Re-Building Rotterdam’s Untold Chinese History

The reincarnation of the Fenix building in Rotterdam recalls its Chinese immigrant roots.

Re-Building Rotterdam’s Untold Chinese History

In 1911, a hundred Chinese sailors were recruited in London to successfully break a harbour strike in Rotterdam. After World War I, the number of Chinese sailors working in the Dutch port had swollen to 1,500 creating the largest Chinese community in the Netherlands and one of the largest Chinatowns in Europe. Living near the docks along Katendrecht where they worked, Rotterdam’s newly formed Chinatown was soon replete with restaurants, tea houses and other establishments that helped the community feel at home.

Many worked at the San Francisco warehouse, which was one of the world’s largest warehouses when built in 1923. And though it was blown up by German occupiers in 1944, the warehouse was rebuilt in the 1950s as two separate buildings, named Fenix I and II, after the mythical phoenix that rises again and again from its ashes. These buildings are now undergoing a new reincarnation with the Fenix I currently being transformed into an apartment complex while there are plans for the Fenix II to become an immigration museum that will tell the stories of millions of migrants, who arrived at and departed from Rotterdam’s docks.

In a deliberate effort to revive the docks’ Chinese connections, the Droom en Daad Foundation, which is behind the new museum project, has asked Chinese architect Ma Yansong, founder of MAD architects to create a building fit for a 21st-century museum.

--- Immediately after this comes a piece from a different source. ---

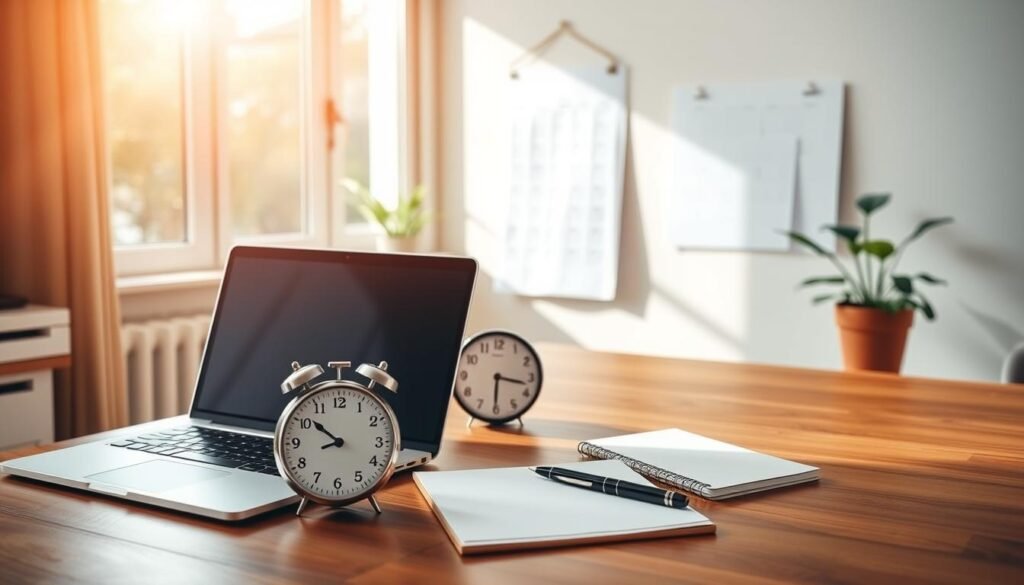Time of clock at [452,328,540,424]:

Since launching his practice in 2004, the Beijing-born architect has garnered numerous accolades for his futuristic, organic designs that embody a contemporary interpretation of the Eastern affinity for nature. In 2014, he became the first China-based architect to design an overseas landmark building, the Lucas Museum of Narrative Art in Chicago, and this new Rotterdam project will be his first public cultural building in Europe. MAD’s signature cultural projects include the sinuous Harbin Opera House, the blob-like Ordos Museum in the Gobi desert and the icicle-shaped China Wood Sculpture Museum, also in Harbin.

For the Fenix building, a concrete and steel structure housing 108,000 square feet of floor space, Ma has created a tornado-like intervention with two ramps in the centre to terminating in a wide platform that will give visitors a new 360° vantage point to view of the city or over the low-lying reclaimed land to the northwest and out to the North Sea, maybe giving them a sense of excitement felt by those leaving Europe for a new life far away.

“We wanted to step into the past to bring this story into the future,” says Wim Pijbes, adding “We showed Ma the property, but he said it’s not about migration as such, but about movement. The idea is that by going up the two ramps, visitors can really experience the movement of migration with the highest platform giving them a perspective toward the New World.”

The central section of the building will be demolished to create space for a glassed entrance and the new spiral, with the strong architectural intervention setting the tone for the museum: “this will not be a museum of the past, but a museum of the now. An active museum that invites you to participate, and go up,” Pijbes says.

Ma hopes the dynamic transformation of the historical warehouse will encourage people to move through the space: “It will lift body and mind, and be a place of pleasure and contemplation.”

Inside the museum, Rotterdam’s migration stories will be told through artefacts, documents and films as well as works of art on the subject of migration, though a partnership with several local museums and the Rotterdam City Archives.

Pjibes says he hopes the new museum will give visitors an ‘historic sensation,’ letting them experience the past to offer “inspiration for the future.”